NAPOLI, 11 ottobre 2025 - Un ballo in maschera per il Teatro San Carlo è una sorta di figlio mai arrivato: a causa dei turbolenti rapporti tra Verdi e l’ottusa censura borbonica, perfino più zelante di quella papalina di Pio IX, Napoli perse la prima assoluta dell’opera a favore del Teatro Apollo di Roma, dove, seppur a seguito di molteplici interventi, andò in scena il 17 febbraio del 1859.
Com’è noto - la vicenda è esaurientemente ricostruita da Esther Basile nel saggio inserito nel programma di sala - il compositore aveva scelto il soggetto di Gustave III, incentrato sull’assassinio del re di Svezia durante un ballo; ma il 14 gennaio 1858 Felice Orsini attentò a Parigi alla vita dell’imperatore Napoleone III mentre questi si recava all’Opéra Le Peletier per ascoltarvi Guillaume Tell.

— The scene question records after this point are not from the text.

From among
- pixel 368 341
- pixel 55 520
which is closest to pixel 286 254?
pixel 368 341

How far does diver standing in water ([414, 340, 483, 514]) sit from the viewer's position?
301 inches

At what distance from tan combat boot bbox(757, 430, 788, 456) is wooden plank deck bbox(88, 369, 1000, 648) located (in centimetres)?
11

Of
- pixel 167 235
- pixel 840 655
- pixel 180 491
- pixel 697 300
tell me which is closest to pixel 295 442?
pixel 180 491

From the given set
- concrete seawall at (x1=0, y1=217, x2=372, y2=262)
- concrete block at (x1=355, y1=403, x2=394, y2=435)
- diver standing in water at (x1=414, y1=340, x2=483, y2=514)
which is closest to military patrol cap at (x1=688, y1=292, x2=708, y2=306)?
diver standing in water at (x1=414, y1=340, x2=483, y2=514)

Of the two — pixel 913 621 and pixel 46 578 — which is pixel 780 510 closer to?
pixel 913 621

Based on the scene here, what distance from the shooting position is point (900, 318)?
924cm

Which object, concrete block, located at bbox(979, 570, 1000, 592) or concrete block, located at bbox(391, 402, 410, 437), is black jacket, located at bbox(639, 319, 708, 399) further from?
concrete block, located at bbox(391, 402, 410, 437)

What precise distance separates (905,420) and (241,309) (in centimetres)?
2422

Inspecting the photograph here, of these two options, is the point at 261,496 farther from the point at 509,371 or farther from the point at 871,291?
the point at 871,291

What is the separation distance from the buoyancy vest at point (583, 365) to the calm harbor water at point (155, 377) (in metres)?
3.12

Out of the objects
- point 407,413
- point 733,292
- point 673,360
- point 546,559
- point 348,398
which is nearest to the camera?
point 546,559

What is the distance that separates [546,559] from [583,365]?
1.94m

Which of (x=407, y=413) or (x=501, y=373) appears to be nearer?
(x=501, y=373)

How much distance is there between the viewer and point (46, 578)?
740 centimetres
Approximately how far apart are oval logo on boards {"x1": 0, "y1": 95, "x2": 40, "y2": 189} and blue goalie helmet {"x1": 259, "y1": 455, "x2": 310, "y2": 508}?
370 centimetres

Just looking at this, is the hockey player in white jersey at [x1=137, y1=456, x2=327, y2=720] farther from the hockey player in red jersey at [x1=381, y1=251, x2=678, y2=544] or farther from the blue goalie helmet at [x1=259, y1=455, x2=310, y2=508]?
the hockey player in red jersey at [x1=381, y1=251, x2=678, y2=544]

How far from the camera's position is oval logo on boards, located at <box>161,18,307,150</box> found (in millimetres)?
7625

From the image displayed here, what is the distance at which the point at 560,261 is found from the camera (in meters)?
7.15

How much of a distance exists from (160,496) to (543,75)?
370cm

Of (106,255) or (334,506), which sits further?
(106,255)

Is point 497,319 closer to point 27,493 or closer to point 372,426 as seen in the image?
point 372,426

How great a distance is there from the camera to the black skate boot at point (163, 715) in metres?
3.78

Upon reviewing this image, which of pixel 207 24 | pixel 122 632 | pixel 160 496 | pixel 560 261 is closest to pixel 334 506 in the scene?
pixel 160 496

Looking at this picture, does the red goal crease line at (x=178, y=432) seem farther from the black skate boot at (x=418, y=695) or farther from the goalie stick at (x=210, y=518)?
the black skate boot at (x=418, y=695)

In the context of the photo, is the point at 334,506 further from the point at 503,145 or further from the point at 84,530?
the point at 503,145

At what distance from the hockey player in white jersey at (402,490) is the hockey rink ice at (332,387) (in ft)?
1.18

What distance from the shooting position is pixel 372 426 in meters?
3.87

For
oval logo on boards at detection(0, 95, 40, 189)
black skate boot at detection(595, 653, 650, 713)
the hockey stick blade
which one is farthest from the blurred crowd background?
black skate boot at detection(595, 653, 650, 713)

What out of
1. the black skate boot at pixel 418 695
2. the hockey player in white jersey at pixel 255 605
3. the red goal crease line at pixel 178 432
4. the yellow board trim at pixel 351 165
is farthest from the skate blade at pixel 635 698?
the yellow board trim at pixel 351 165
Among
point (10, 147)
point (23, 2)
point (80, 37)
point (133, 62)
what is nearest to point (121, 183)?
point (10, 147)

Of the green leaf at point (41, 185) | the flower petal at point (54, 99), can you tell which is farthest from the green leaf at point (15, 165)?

L’attentato, seppur fallito, scosse le case regnanti europee. Di fronte a un regicidio esibito in scena, dunque, le autorità napoletane dimostrarono zelo superiore al normale nel giudicare il libretto di Antonio Somma, imponendone la riscrittura quasi integrale. I divieti e le imposizioni di improbabili revisioni irritarono a tal punto Verdi che abbandonò Napoli; l’Impresa del San Carlo gli intentò una causa, successivamente definita con transazione; il Ballo, infine, debuttò a Roma mascherato, è il caso di dire, in ambientazione americana.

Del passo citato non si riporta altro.